AUFGABE:
Schreibe den Abschnitt des Artikels über HR und IT ab, der mit den Worten „Von Winfried Gertz“ beginnt und nach „weiteren Zündstoff birgt.“ endet, und ersetze darin „Technik“ durch „Technologie“.

TEXT ZUR ANALYSE:
▽

Ausgabe 6 - 2017
Personal und Technik in einer Hand
Manchmal sind HR und IT gar nicht weit voneinander entfernt. Wir haben Führungskräfte ausfindig gemacht, die beide Felder beackern, und sie gefragt, wie die künftige Zusammenarbeit von Personalern und ITlern aussieht.
Von Winfried Gertz
In der Arbeitswelt 4.0 darf es kein Konfliktfeld zwischen Mensch und Technik geben. Davor warnen immer mehr Experten. Tatsächlich herrschen in den dazu vorgesehenen betrieblichen Aktionsräumen von HR und IT grundverschiedene kulturelle Bedingungen. Erschwerend kommt hinzu, dass beide Bereiche im Wettbewerb um betriebliche Wertschätzung traditionell eher weit hinten rangieren. Doch seit die Digitalisierung die Wirtschaft in den Bann zieht, erfreut sich die IT mit ihren Akteuren rapide gestiegener Aufmerksamkeit, was für das bipolare Verhältnis Mensch versus Technik weiteren Zündstoff birgt.
Das große Geld winkt den ITlern, nicht HR
Diese Entwicklung spiegelt sich in den Gehaltsperspektiven von IT-Leitern wider, die als „Chief Information Officer“ (CIO) die höchste Sprosse der Karriereleiter erklimmen. Wie die Personalberatung Heidrick and Struggles beobachtet, steigt die Nachfrage nach business-orientierten CIOs, die bereits Erfahrung mit Transformationsprojekten vorzeigen können. „Ihnen winken Gehälter von 250 000 bis 350 000 Euro“, sagt Beraterin Sabine Thiemann. In Einzelfällen streichen sie sogar eine halbe Million oder mehr ein. Davon können Personaler nur träumen.
Dass sich HR und IT deshalb weiter denn je voneinander entfernen, wäre zu kurz gesprungen. „Jeder CIO muss sich täglich mit Personalfragen auseinandersetzen“, sagt Rüdiger Spies, IT-Analyst aus München. „Vorwiegend beschäftigt ihn die Frage, welchen Business Value er mit knappen Ressourcen erreichen kann.“ Die für viele Personaler unangenehme Botschaft: Per Saldo fallen im Zuge der Digitalisierung mehr Jobs weg als neue entstehen. Nur gewaltige Qualifikationsanstrengungen könnten den Trend bremsen, meint Spies. Nehme man den fortschreitenden Personalabbau durch Einsatz von IT, Maschinen und Robotern ernst, müsse gerade die verbleibende Mannschaft ihre Soft Skills ausprägen: „Statt Fachidioten benötigen Unternehmen künftig Mitarbeiter, die vorwiegend kreativ und gedeihlich zusammenarbeiten.“
Was bedeuten derlei Analysen für das Binnenverhältnis zwischen HR und IT? Auf welche Aufgaben sollten sie sich gemeinsam konzentrieren? Worin zeichnet sich ein Pas de deux womöglich aus? – Wer könnte das glaubwürdiger beantworten als jene Verantwortlichen, die in ihren Unternehmen zugleich den Kurs von HR und IT bestimmen. Denn es gibt sie durchaus, die seltene Spezies, die Belegschaft und Technik in Personalunion orchestriert.

△

[Dateneinträge]
▽

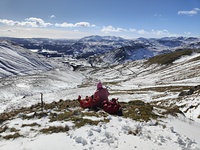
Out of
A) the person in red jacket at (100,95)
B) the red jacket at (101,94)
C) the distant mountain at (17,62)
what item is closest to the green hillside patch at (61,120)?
the person in red jacket at (100,95)

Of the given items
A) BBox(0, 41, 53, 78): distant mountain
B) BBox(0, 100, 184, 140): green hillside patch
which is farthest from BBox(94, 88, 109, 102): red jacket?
BBox(0, 41, 53, 78): distant mountain

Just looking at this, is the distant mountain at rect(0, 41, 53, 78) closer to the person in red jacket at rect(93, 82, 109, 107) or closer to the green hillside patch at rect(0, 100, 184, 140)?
the person in red jacket at rect(93, 82, 109, 107)

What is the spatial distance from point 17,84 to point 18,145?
80.1m

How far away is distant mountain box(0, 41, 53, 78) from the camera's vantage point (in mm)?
141950

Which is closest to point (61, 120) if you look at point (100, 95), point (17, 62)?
point (100, 95)

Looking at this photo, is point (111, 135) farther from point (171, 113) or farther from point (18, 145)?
point (171, 113)

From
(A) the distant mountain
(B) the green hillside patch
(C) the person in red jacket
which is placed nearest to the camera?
(B) the green hillside patch

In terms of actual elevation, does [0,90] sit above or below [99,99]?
below

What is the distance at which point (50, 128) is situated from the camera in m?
11.7

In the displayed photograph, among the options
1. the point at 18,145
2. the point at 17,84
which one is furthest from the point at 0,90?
the point at 18,145

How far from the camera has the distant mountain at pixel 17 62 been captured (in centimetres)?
14195

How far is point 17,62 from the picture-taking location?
162 m

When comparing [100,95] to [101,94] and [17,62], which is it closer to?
[101,94]

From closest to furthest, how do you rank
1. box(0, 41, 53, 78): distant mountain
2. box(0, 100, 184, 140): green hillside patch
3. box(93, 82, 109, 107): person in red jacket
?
box(0, 100, 184, 140): green hillside patch < box(93, 82, 109, 107): person in red jacket < box(0, 41, 53, 78): distant mountain
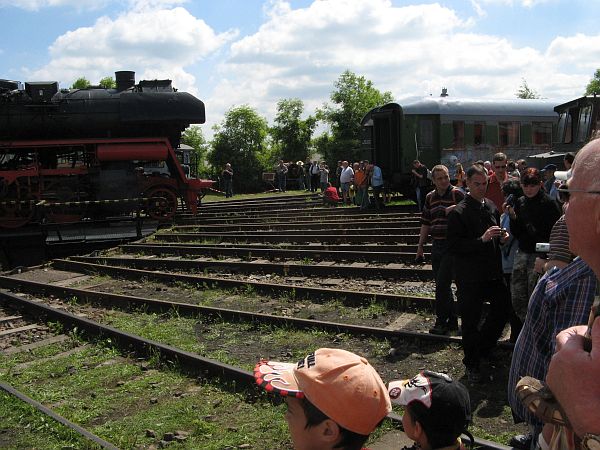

△

ERGEBNIS:
Von Winfried Gertz
In der Arbeitswelt 4.0 darf es kein Konfliktfeld zwischen Mensch und Technologie geben. Davor warnen immer mehr Experten. Tatsächlich herrschen in den dazu vorgesehenen betrieblichen Aktionsräumen von HR und IT grundverschiedene kulturelle Bedingungen. Erschwerend kommt hinzu, dass beide Bereiche im Wettbewerb um betriebliche Wertschätzung traditionell eher weit hinten rangieren. Doch seit die Digitalisierung die Wirtschaft in den Bann zieht, erfreut sich die IT mit ihren Akteuren rapide gestiegener Aufmerksamkeit, was für das bipolare Verhältnis Mensch versus Technologie weiteren Zündstoff birgt.